→ **Excerpt provided**
□ □ □ □

AMY RAFFERTY V ALAN MARKOVITZAnnotate this Case
STATE OF MICHIGAN
COURT OF APPEALS
June 12, 1998
Wayne Circuit Court
LC No. 94-422451
ALAN MARKOVITZ and ALMARK OF
MICHIGAN, INC. d/b/a TRUMPPS,
Before: Hood, P.J., and MacKenzie and Doctoroff, JJ.
Judgment was entered in favor of plaintiff in the amount of $159,350.21 on her claim of
pregnancy discrimination in violation of the Civil Rights Act, MCL 37.2101 et seq.; MSA 3.548(101)
et seq. Plaintiff claimed that she was wrongfully discharged from her employment as a waitress at
defendant Trumpps due to her pregnancy. Following a six-day jury trial, plaintiff was awarded $75,000
in past and future economic damages. The trial court then added interest, costs, attorney fees, and
mediation sanctions. Defendants appeal as of right, and we affirm.

□ □ □ □

→ **Entries provided**
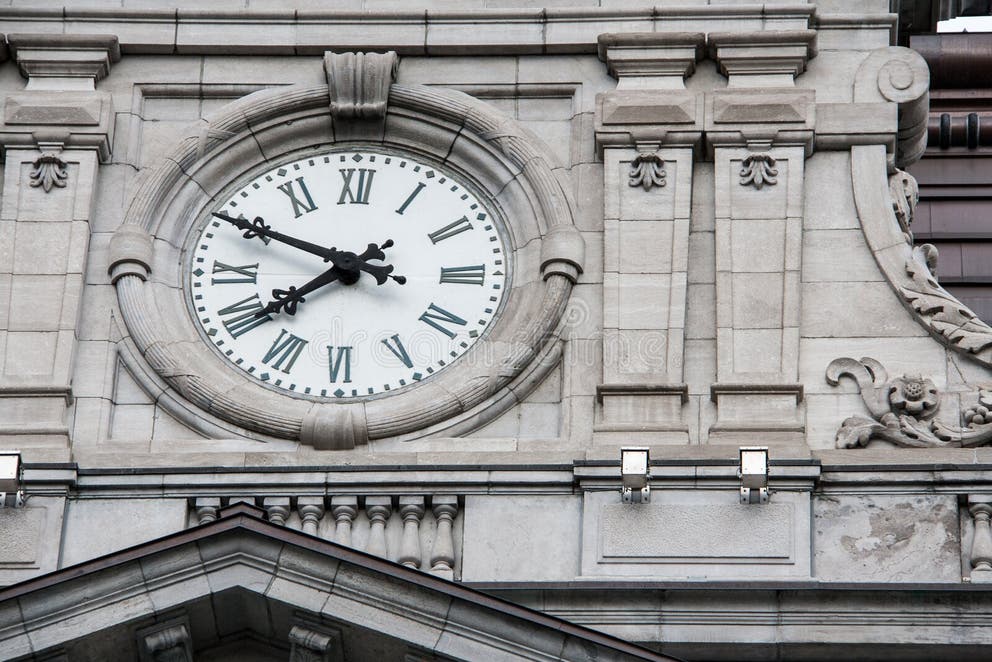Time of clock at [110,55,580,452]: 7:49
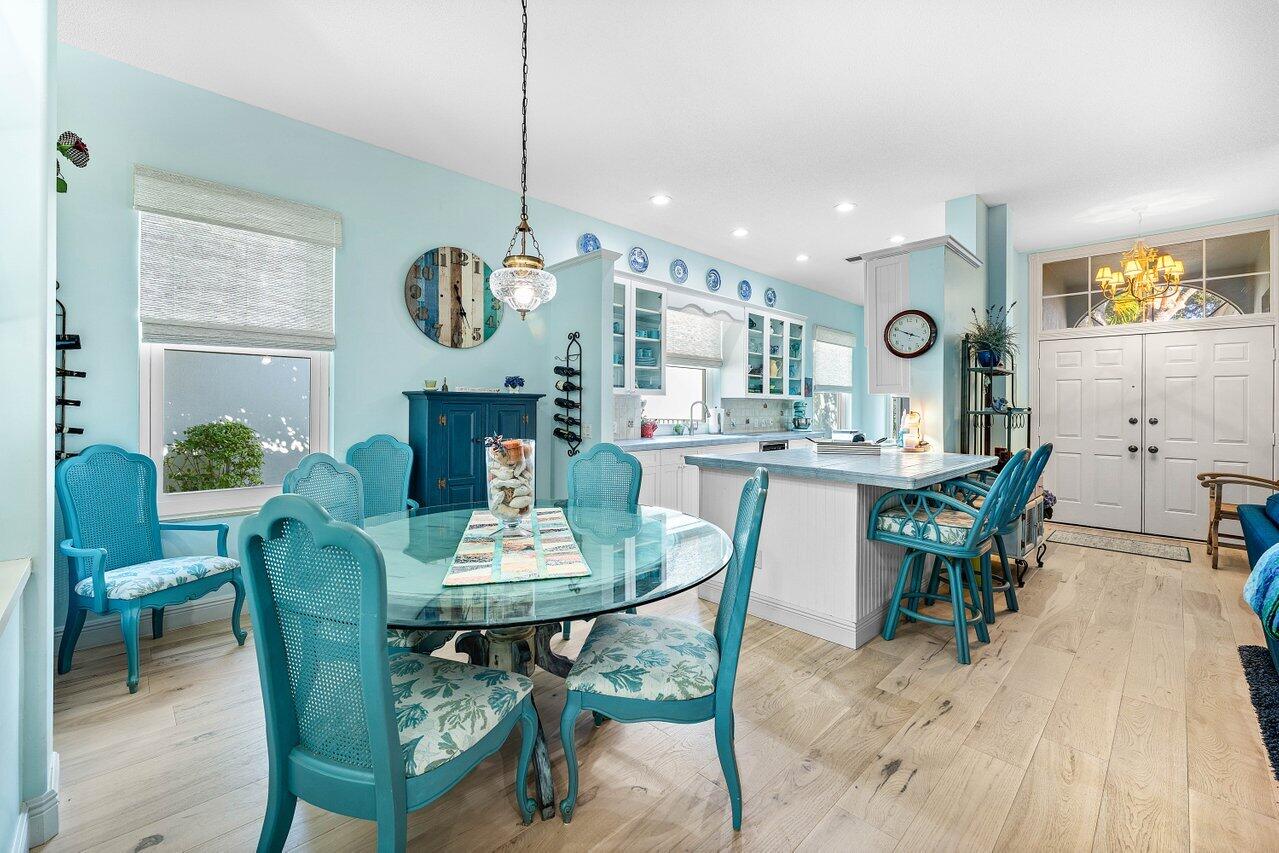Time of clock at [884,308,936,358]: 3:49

□ □ □ □

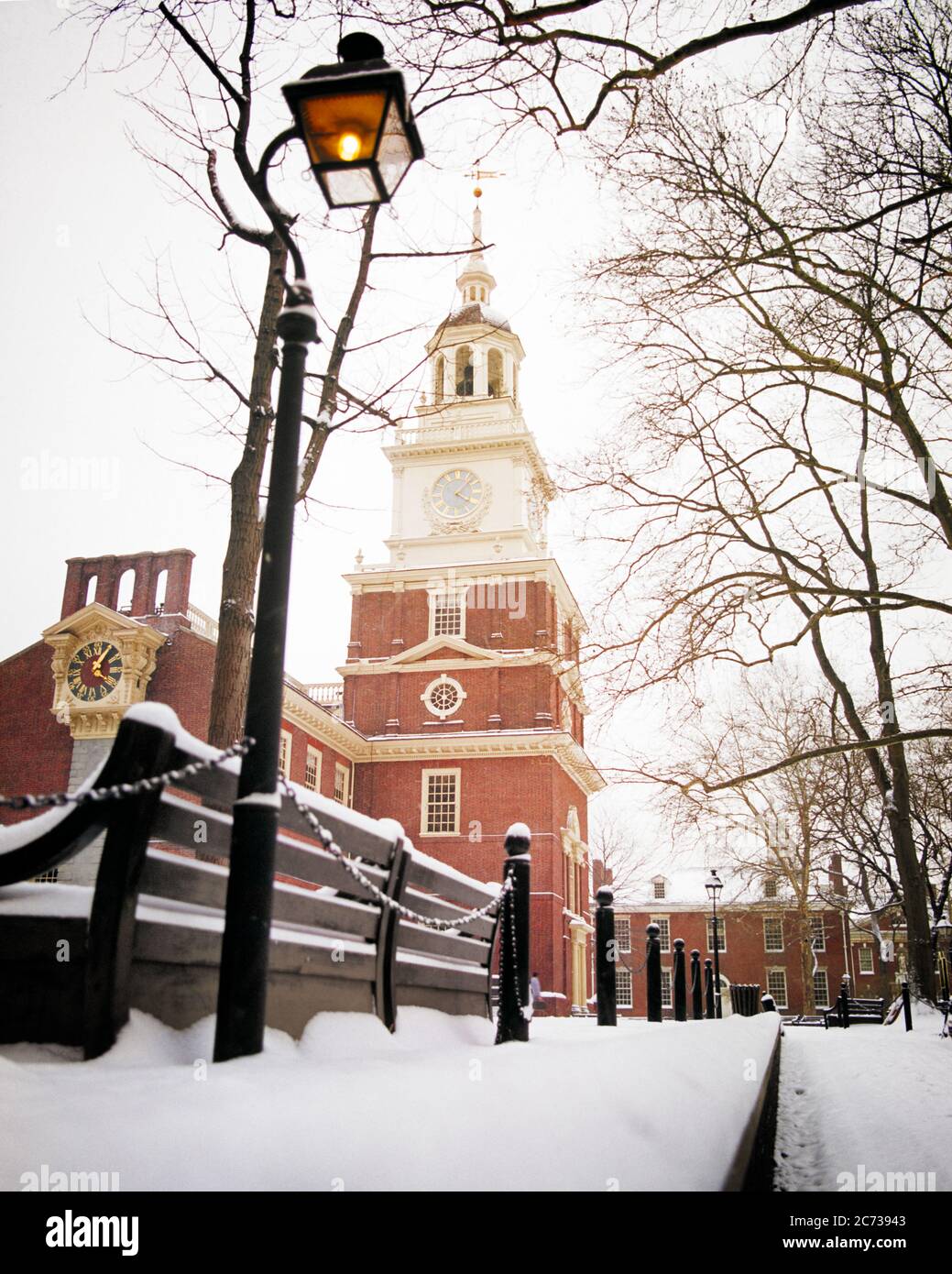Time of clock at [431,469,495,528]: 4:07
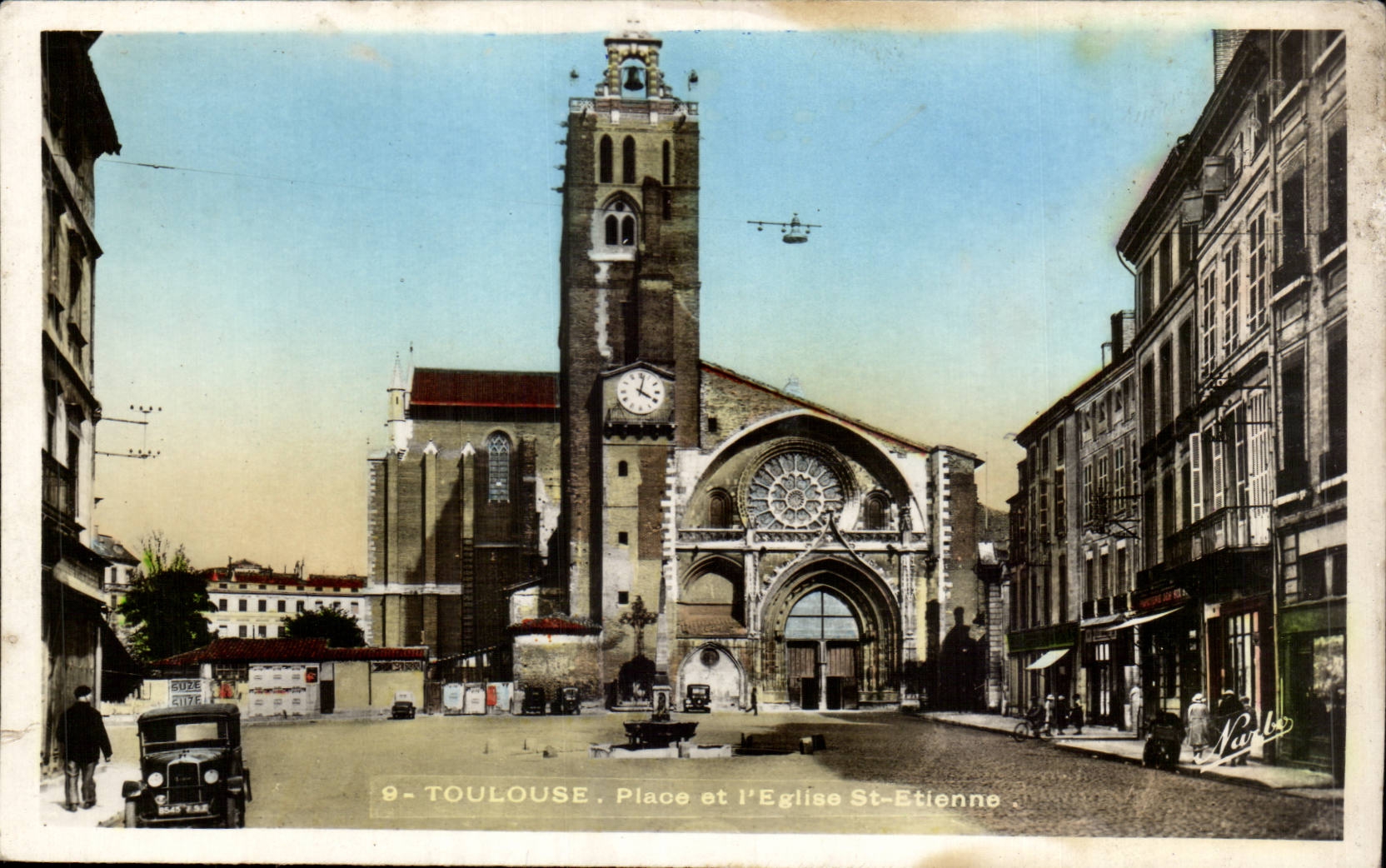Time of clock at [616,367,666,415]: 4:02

□ □ □ □

→ **Objective 1**
Reproduce the court opinion from "Judgment was entered" up to and including "and we affirm.".
→ **Objective 2**
Do these statements agree with the court opinion? Answer each with yes or no and quote the words of the court opinion that decide it. (a) The plaintiff worked as a waitress at Trumpps. (b) The jury trial lasted six days. (c) The jury awarded the plaintiff $159,350.21 in economic damages.
→ **Objective 3**
Continue the court opinion from its last sentence.

→ **Written response 1**
Judgment was entered in favor of plaintiff in the amount of $159,350.21 on her claim of
pregnancy discrimination in violation of the Civil Rights Act, MCL 37.2101 et seq.; MSA 3.548(101)
et seq. Plaintiff claimed that she was wrongfully discharged from her employment as a waitress at
defendant Trumpps due to her pregnancy. Following a six-day jury trial, plaintiff was awarded $75,000
in past and future economic damages. The trial court then added interest, costs, attorney fees, and
mediation sanctions. Defendants appeal as of right, and we affirm.

→ **Written response 2**
(a) Yes: "wrongfully discharged from her employment as a waitress at defendant Trumpps"
(b) Yes: "Following a six-day jury trial"
(c) No: "plaintiff was awarded $75,000 in past and future economic damages"

→ **Written response 3**
Defendants first argue that the trial court erred by admitting highly prejudicial letters written by
defendants' agent to the Michigan Employment Security Commission (MESC). Defendants argue that
MCL 421.11(b)(1); MSA 17.511 (b)(1) creates an absolute privilege and strictly prohibits the use of
information given to the MESC in subsequent civil proceedings where the MESC is not a party.
Defendants failed to object at trial to the admission of the letters on the ground that their admission was
contrary to MCL 421.11(b)(1); MSA 17.511(b)(1). Objections to the admission of evidence may not
be raised for the first time on appeal absent manifest injustice. Phinney v Verbrugge, 222 Mich App
513, 558; 564 NW2d 532 (1997), City of Troy v McMaster, 154 Mich App 564; 398 NW2d 469
(1986). Here, defendants objected to the admission of the letters only on the ground that they
constituted hearsay, which objection was overruled. This was insufficient to preserve the error
defendant now claims. McMaster, supra at 567.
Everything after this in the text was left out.